** The input follows **

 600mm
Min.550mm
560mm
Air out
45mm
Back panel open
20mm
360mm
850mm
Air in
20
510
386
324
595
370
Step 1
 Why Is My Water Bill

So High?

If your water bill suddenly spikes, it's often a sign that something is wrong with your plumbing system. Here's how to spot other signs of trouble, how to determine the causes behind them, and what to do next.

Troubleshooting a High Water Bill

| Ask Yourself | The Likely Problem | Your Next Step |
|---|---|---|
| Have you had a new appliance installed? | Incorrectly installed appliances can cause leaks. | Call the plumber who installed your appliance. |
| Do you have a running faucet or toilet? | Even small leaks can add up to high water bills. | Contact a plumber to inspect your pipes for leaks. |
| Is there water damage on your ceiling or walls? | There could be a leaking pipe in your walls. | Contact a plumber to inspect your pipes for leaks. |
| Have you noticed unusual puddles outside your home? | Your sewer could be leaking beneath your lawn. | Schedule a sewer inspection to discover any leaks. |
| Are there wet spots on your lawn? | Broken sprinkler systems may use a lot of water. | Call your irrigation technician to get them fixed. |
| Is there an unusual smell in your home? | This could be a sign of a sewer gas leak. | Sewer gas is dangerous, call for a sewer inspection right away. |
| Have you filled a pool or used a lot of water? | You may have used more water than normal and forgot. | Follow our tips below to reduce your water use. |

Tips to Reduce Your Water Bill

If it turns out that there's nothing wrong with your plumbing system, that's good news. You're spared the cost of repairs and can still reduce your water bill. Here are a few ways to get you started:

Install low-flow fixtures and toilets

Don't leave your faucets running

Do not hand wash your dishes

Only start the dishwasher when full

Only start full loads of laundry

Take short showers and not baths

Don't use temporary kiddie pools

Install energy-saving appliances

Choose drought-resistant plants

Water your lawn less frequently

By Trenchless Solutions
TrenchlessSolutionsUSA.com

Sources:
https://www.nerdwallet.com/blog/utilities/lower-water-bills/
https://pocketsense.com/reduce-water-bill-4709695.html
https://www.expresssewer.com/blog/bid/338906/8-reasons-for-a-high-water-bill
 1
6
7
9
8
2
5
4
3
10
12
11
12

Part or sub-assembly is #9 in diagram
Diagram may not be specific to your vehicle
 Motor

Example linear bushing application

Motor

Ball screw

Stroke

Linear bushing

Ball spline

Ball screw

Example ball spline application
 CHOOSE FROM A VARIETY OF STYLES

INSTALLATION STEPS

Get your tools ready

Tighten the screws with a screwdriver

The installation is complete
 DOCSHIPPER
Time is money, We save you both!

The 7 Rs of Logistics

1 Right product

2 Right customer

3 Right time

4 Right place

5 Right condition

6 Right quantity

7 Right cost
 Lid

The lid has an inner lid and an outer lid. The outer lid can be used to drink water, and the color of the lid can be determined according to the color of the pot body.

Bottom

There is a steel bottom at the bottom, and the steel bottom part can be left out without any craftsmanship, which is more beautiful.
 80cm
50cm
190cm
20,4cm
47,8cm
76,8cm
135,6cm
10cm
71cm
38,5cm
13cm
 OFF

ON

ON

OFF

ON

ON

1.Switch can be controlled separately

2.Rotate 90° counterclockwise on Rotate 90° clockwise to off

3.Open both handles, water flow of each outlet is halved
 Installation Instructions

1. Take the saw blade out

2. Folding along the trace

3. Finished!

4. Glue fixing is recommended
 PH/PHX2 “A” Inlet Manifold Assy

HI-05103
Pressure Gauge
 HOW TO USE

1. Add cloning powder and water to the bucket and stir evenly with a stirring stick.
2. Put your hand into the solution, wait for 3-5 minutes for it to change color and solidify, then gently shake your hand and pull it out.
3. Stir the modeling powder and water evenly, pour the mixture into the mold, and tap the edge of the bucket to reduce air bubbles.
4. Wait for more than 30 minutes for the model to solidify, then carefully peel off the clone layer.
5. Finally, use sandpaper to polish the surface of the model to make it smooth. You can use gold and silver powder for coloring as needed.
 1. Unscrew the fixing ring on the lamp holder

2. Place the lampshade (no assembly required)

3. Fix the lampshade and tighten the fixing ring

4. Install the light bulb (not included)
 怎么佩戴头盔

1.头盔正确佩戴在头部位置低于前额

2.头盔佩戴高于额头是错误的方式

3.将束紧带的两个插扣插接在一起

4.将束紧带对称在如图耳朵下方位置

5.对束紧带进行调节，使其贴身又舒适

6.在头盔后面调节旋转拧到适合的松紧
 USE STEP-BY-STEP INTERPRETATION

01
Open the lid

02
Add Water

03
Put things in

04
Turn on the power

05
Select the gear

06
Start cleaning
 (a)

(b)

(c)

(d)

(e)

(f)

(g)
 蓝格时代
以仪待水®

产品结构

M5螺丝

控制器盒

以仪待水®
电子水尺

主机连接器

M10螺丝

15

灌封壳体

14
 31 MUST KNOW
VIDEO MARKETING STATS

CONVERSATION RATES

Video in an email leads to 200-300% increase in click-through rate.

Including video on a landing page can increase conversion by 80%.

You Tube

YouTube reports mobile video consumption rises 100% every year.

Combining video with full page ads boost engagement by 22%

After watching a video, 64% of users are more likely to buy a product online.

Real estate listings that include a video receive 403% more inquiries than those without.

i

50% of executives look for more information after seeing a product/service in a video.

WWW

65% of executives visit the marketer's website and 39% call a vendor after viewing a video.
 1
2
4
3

** End of The input **

Exactly the lines above from the one with "The 7 Rs of Logistics" to the one with "4. Wait for", both included, are to be quoted; leave the rest out.

- **Response below**:
The 7 Rs of Logistics

1 Right product

2 Right customer

3 Right time

4 Right place

5 Right condition

6 Right quantity

7 Right cost
 Lid

The lid has an inner lid and an outer lid. The outer lid can be used to drink water, and the color of the lid can be determined according to the color of the pot body.

Bottom

There is a steel bottom at the bottom, and the steel bottom part can be left out without any craftsmanship, which is more beautiful.
 80cm
50cm
190cm
20,4cm
47,8cm
76,8cm
135,6cm
10cm
71cm
38,5cm
13cm
 OFF

ON

ON

OFF

ON

ON

1.Switch can be controlled separately

2.Rotate 90° counterclockwise on Rotate 90° clockwise to off

3.Open both handles, water flow of each outlet is halved
 Installation Instructions

1. Take the saw blade out

2. Folding along the trace

3. Finished!

4. Glue fixing is recommended
 PH/PHX2 “A” Inlet Manifold Assy

HI-05103
Pressure Gauge
 HOW TO USE

1. Add cloning powder and water to the bucket and stir evenly with a stirring stick.
2. Put your hand into the solution, wait for 3-5 minutes for it to change color and solidify, then gently shake your hand and pull it out.
3. Stir the modeling powder and water evenly, pour the mixture into the mold, and tap the edge of the bucket to reduce air bubbles.
4. Wait for more than 30 minutes for the model to solidify, then carefully peel off the clone layer.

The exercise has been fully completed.